— begin PASSAGE PROVIDED —

Mr. O'NEAL. After the work is completed, how is the matter to be handled from then on? How were the rules of civil procedure handled?

Mr. HOLTZOFF. When the final draft shall have been completed, after receiving comments from the profession, we then submit the final draft to the Supreme Court for its consideration.

The Supreme Court under the statute, has authority to prescribe the rules, and presumably it will make such changes and additions in the draft as it sees fit.

After the Supreme Court adopts the rules, the statute requires that they be submitted to the Congress, through the Attorney General, on the opening day of a regular session of the Congress, and they will not take effect until after the termination of the session of the Congress at which they were submitted to the Congress.

This was the procedure prescribed in connection with the civil rules of procedure, and it has also been prescribed by Congress in connection with the rules of criminal procedure.

Mr. O'NEAL. Then you turn them over to the Printing Office for general distribution, and they are sold at prices prescribed to attorneys?

Mr. HOLTZOFF. It was not contemplated that we would sell copies of these drafts, but the thought was that we would distribute them to bar associations and members of the bench and bar without cost, because we expect to receive their suggestions and criticisms.

Mr. Justice ROBERTS. Those rules, when the necessary legislation has passed Congress, will be printed as an amendment to the Supreme Court Reports. They will also be printed in the West Publishing Co. and Lawyers Cooperative Publishing Co. reports, and they get circulation in that way. I do not think there is very much circulation from the Government Printing Office, because they go to the public through the regular legal channels.

Mr. HENDRICKs. I want to ask you this question. You said you would distribute them, to the bar and to the profession generally, and Justice Roberts mentioned the fact that they are printed in your Supreme Court Reports.

— end PASSAGE PROVIDED —

→ DIRECTIVES:
**1)** Answer these questions using the hearing transcript:
(a) To whom is the final draft submitted for its consideration?
(b) Through whom must the adopted rules be submitted to Congress?
(c) Which two publishing companies are named as also printing the rules?
**2)** Write out the hearing transcript from "Mr. HOLTZOFF. When" up to and including "it sees fit.".
**3)** Continue the hearing transcript from where it stops.
The data below come from a different source than the hearing transcript.

— begin DATA LINES —

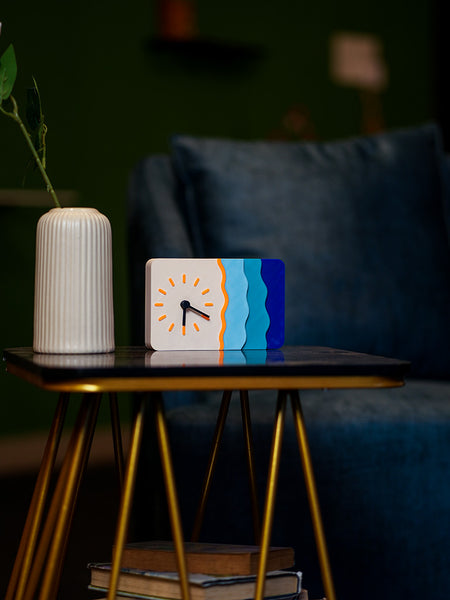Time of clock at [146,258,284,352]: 6:19
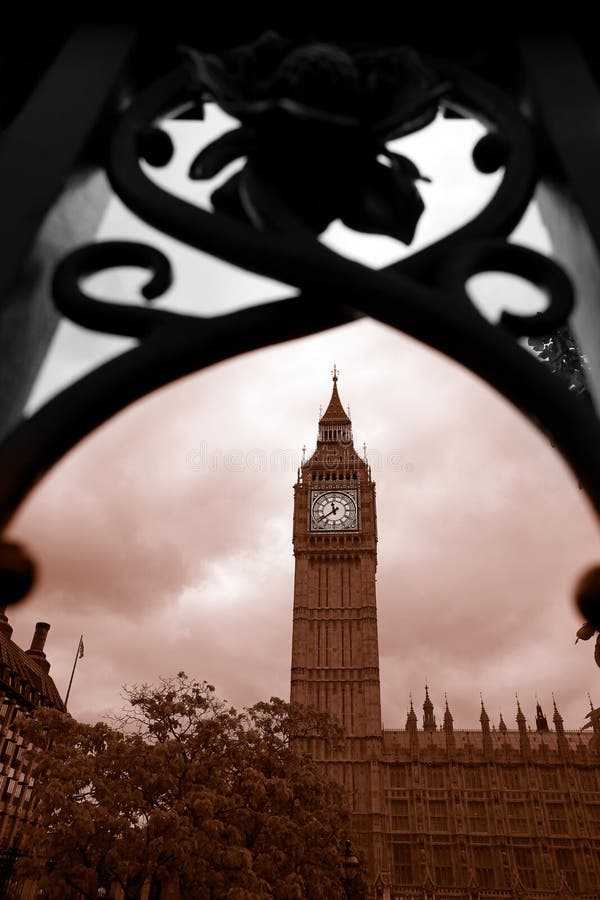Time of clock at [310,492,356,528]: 11:38
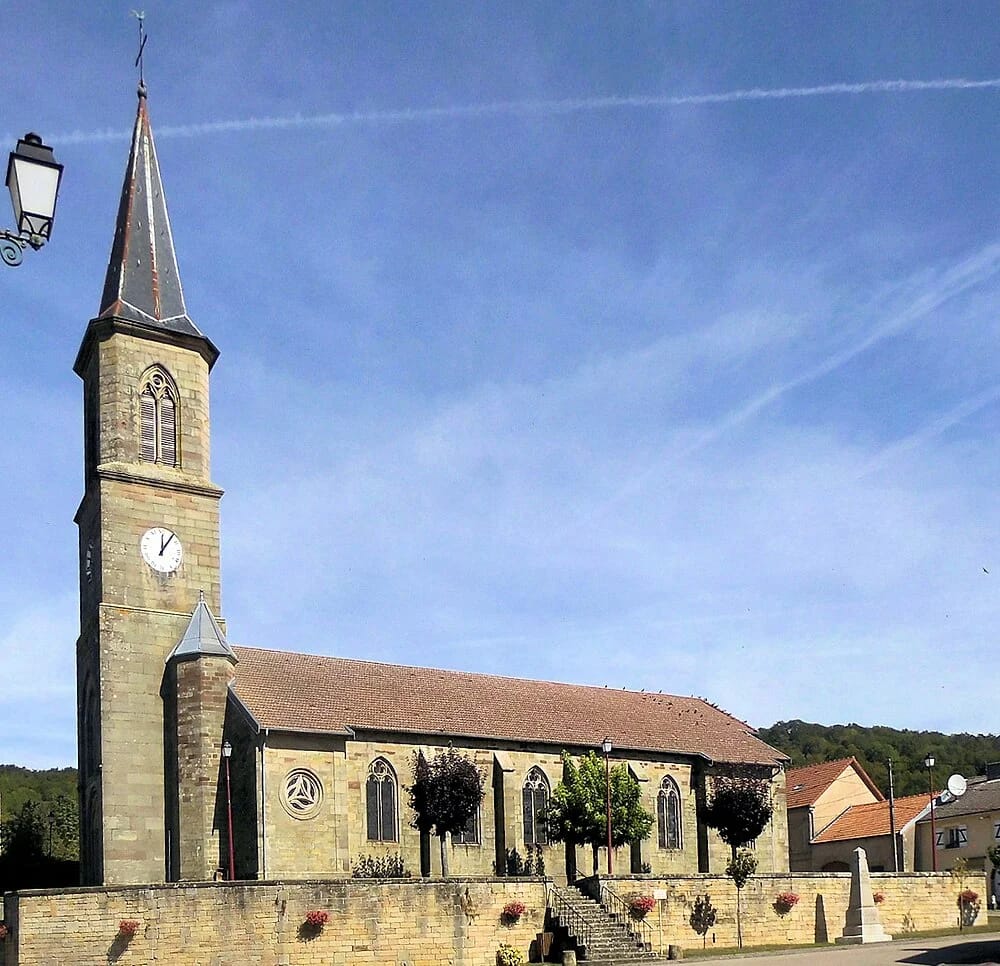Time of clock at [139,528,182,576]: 12:06
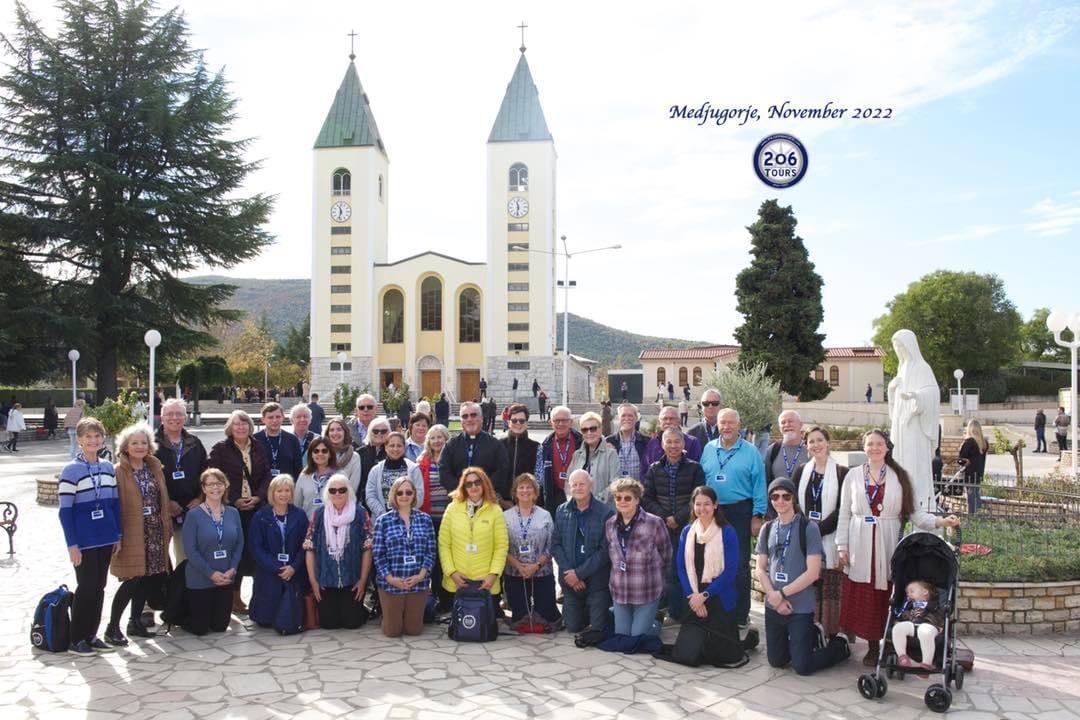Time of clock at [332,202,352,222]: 11:32
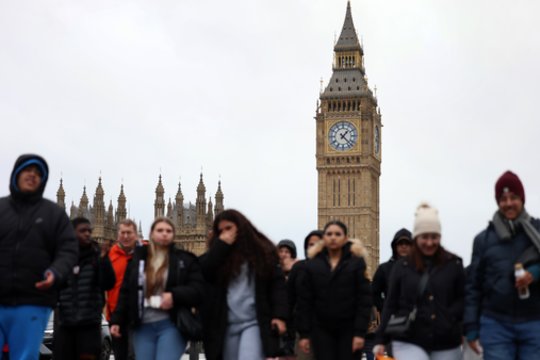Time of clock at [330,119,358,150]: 1:22
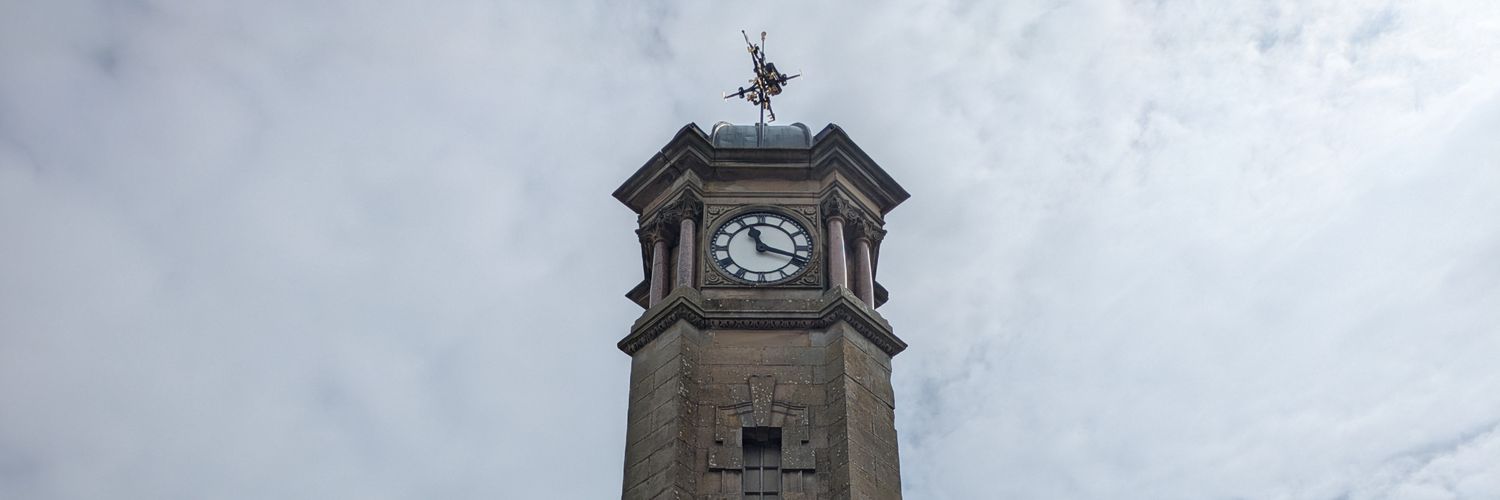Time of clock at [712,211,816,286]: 11:18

— end DATA LINES —

→ RESPONSES FOR EACH TASK:
**1)**
(a) The Supreme Court.
(b) The Attorney General.
(c) The West Publishing Co. and the Lawyers Cooperative Publishing Co.

**2)**
Mr. HOLTZOFF. When the final draft shall have been completed, after receiving comments from the profession, we then submit the final draft to the Supreme Court for its consideration.

The Supreme Court under the statute, has authority to prescribe the rules, and presumably it will make such changes and additions in the draft as it sees fit.

**3)**
Mr. Justice ROBERTS. Yes.

Mr. HENDRICKS. Do you mean you are going to send out a copy of these rules to each attorney throughout the country?

Mr. HOLTZOFF. No; I was not referring to the rules after they will be adopted, but to the distribution of the preliminary draft and final drafts. We shall not send copies to every lawyer in the United States; that would be impossible, of course, because the expense would be prohibitive. But the senior circuit judge of each circuit has appointed an advisory committee in his circuit, and some district judges have done likewise for their districts, and our purpose is to send copies to each member of these committees, so that these committees will study these rules and make any criticisms or suggestions they deem wise. Most of

these committees are composed of lawyers familiar with Federal practice. In addition we shall distribute these copies among bar association committees, judges, and other persons interested.

Mr. HENDRICKS. When the rules are completed and printed, suppose an attorney in my district writes me for a copy of the rules. Will they be made available in the document room?

Mr. HOLTZOFF. That would be in your discretion. You did that in connection with the rules of civil procedure, having had them printed as a House document. I think they were also sold by the Superintendent of Documents.

Mr. HENDRICKS. If we had them in the document room here, would they also be available at the Government Printing Office?

Mr. HOLTZOFF. It depends on what arrangements you make. I think they would be on sale by lawbook publishers.

Mr. HENDRICKS. You mentioned the amount of $8,000 for traveling expenses. Where do you plan that the committees shall meet?

Mr. HOLTZOFF. We have been holding meetings in Washington, but the last meeting, which was held last month, was held in New York, owing to the difficulty of getting hotel accommodations in this city, and the travel expense was not any greater for bringing the members to New York than it would have been to bring them to Washington. Mr. HENDRICKS. But you have to bring them from all over the country?

Mr. HOLTZOFF. Yes; we do.

Mr. Justice BLACK. That was made necessary because some of us insisted that there be as wide a distribution of these members of committees as possible, so we could get the views of lawyers from every section of the country.

One of the advantages of having the preliminary draft published was shown at a Missouri Bar Association meeting last year when I was there. A member of the committee had the job of explaining the procedure. He talked to the bar association and gave them a discussion of the tentative plan suggested for the rules and asked for their criticisms to be sent in. That is the principal reason why the preliminary draft was distributed.

Mr. HOLTZOFF. I have observed at the committee meetings that a great deal of benefit is derived from the fact that we have members from the different parts of the country, because we get factual data and points of view from the different points of the country that we could not get otherwise.

Mr. WAGGAMAN. For the preparation of Rules for Civil Procedure there is a break-down therefor in the Budget of $15,800.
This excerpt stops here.